MenaRD was able to qualify for the Capcom Cup despite the high cost and difficulty of traveling to the United States during the Capcom Pro Tour, coupled with the destruction caused by Hurricane Maria. Sponsored by The Rise Nation, he was ranked 25th when the tournament began. MenaRD's first round was against Ibuki-player Ho Kun Xian.

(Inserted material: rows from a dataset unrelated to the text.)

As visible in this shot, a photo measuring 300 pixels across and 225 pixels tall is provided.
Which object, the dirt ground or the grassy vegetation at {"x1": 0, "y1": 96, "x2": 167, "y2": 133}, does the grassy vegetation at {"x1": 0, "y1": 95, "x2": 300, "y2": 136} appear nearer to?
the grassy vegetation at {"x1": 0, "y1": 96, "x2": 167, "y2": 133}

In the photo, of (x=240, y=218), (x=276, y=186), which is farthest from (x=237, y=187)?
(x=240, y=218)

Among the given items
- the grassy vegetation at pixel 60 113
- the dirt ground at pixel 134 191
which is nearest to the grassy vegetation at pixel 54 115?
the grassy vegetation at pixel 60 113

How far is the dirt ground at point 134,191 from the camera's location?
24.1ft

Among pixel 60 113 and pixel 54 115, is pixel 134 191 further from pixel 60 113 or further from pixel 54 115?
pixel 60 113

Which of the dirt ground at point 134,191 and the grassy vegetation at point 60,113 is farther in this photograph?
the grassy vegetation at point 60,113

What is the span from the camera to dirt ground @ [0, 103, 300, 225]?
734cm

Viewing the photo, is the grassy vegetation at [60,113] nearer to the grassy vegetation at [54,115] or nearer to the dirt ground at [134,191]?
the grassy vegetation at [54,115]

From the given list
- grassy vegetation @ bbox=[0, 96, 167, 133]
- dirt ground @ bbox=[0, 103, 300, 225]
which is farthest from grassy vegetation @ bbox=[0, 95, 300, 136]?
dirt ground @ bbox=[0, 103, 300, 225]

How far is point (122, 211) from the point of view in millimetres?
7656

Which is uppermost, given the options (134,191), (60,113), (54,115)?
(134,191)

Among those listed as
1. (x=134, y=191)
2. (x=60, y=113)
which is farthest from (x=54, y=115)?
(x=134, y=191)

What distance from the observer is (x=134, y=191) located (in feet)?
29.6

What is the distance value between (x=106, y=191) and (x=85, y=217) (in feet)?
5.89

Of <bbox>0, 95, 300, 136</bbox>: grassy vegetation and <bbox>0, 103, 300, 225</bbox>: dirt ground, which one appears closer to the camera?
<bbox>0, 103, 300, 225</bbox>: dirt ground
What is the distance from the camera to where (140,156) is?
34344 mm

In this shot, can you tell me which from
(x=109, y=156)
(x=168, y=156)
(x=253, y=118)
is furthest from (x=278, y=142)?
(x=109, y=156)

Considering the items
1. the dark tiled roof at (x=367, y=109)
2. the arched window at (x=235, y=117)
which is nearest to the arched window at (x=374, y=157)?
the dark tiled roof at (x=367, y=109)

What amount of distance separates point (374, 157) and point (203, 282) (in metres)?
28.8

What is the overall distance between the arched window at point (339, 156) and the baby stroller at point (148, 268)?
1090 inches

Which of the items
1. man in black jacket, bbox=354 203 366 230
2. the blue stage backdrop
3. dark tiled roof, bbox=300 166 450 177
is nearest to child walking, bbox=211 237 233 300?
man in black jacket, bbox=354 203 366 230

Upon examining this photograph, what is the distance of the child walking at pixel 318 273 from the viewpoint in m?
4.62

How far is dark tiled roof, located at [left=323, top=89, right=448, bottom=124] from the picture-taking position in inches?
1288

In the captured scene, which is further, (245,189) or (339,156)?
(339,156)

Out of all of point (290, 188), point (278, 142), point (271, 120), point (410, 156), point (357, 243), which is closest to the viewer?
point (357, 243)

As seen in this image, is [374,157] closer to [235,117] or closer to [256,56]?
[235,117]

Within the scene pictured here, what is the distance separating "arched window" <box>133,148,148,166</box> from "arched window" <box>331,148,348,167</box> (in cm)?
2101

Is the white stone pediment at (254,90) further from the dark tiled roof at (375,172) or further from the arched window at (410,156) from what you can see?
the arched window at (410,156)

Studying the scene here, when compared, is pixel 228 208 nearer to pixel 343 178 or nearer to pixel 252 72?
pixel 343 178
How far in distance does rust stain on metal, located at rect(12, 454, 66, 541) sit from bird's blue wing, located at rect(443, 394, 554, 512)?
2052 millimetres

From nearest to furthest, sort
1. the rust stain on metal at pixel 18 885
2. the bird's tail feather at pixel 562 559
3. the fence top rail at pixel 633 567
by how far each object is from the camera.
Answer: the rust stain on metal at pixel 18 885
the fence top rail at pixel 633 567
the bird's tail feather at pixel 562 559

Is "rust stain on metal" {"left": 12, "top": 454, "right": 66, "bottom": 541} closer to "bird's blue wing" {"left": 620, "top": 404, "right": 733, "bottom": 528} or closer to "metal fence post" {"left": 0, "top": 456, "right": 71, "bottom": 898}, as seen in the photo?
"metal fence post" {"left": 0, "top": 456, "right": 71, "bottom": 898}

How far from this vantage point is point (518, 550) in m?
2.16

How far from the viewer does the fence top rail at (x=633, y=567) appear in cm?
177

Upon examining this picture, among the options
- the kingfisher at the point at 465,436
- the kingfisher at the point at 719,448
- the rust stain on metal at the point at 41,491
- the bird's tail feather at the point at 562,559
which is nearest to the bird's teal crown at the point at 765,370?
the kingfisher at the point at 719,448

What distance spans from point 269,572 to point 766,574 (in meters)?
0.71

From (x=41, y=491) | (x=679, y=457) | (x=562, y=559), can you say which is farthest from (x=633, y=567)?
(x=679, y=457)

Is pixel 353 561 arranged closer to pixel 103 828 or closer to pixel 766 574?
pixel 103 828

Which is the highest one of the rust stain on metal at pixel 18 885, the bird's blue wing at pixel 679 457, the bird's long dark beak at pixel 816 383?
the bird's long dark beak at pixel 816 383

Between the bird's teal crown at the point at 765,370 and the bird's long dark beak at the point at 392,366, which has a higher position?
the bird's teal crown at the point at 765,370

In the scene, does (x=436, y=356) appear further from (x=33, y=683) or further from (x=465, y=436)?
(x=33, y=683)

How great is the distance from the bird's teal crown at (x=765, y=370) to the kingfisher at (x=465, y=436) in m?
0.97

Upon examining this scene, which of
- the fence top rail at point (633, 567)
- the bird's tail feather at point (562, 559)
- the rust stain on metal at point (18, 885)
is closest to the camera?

Playing with the character Birdie, MenaRD managed to remain on the winner's side for the majority of his run through the tournament, defeating high-level players such as Xian, Kazunoko, Umehara in the quarter-finals, and Itabashi Zangief in the semi-finals. MenaRD was knocked out of the winner's side in the next round by Tokido, who was playing with the character Akuma. After winning the loser's final against Nemo, MenaRD faced Tokido once again and managed to reset the bracket with a 3-2 match. Tokido controlled the fighting space using Akuma's ranged fireball attacks and tried to keep MenaRD at a distance in order to frustrate him. However, using unique quirks of Birdie that are difficult to anticipate, MenaRD could unpredictably close the distance, consistently leaping forward to execute a special attack. MenaRD won the last match of the Grand Finals 3–1.

===2023===
In February 2023, MenaRD won Capcom Cup IX, becoming the first gamer to win the Capcom Cup twice. In August, he competed in Evo 2023, where he lost to the Street Fighter 6 tournament to Angrybird.

===2024===
In March 2024, MenaRD won the Red Bull Kumite. The following month, he won the SF6 tournament at Evo Japan 2024. He also competed in Evo 2024 and the 2024 Esports World Cup, where he was eliminated in the first phase in the latter. On 24 August 2024, he won Cream City Convergence 2024.

===2025===
In May 2025, MenaRD won the SF6 tournament in Evo Japan 2025. Three months later, he competed at Evo 2025, where he defeated Kakeru in the final. Additionally, he was nominated for the Best Esports Athlete at The Games Awards 2025, but did not win.

===2026===
At Evo 2026, MenaRD won the Street Fighter 6 tournament, becoming the first player to win back-to-back Street Fighter 6 championships at Evo.

==National team career==
In August 2026, MenaRD competed for his country at the Street Fighter 6 tournament of the 2026 Central American and Caribbean Games, where he won the gold medal.